Since we have four daughters, two granddaughters, and three great granddaughters, the Republican efforts to roll back all of the successes women have achieved over the past 40 years really rankles with me.  I have lived through all of the various cultural attitudes toward women that have been prevalent from rape to subtle denigration over these 80+ years, and I do not want to go back to those times myself, nor do I want our progeny to have to live through them.  Even in the past 15 years or so I have experienced subtle denigration over gender from overt comments to some men thinking they had the right to give me less than welcome hugs.  This will, in time, wear out as new generations come into being, but let’s project into the future a bit.  Although I hate speculation in the news, it is good to occasionally do it on issues because that is where our understanding of “what is afoot” comes from.
Let’s suppose the Michigan decision is allowed to stand and minorities are denied the right to question admission policies.  Other universities in other states can now go the same route.  If enough of them get away with it, then state propositions to deny LBGT people the right to lobby admission policies, and be required to change the state’s constitutions are a possibility. 
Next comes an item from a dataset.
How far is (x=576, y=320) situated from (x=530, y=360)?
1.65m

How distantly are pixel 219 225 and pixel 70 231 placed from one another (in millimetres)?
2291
Or, hey, let’s go after the 19th Amendment:
19.  The rights of citizens of the United States to vote shall not be denied or abridged by the United States or by any State on account of sex.
You think this is farfetched?  I was denied the right to attend San Luis Obispo’s public college, California Polytechnic (Cal Poly) back in the late ‘40’s and early ‘50’s because I was female.  And don’t think this couldn’t happen again.  The attitude of we’ve got to keep those women from being educated is right under the surface.  They only introduce emotionalism into politics, and present a sexual diversion into the important decision making required of us white men.  Yuk!!!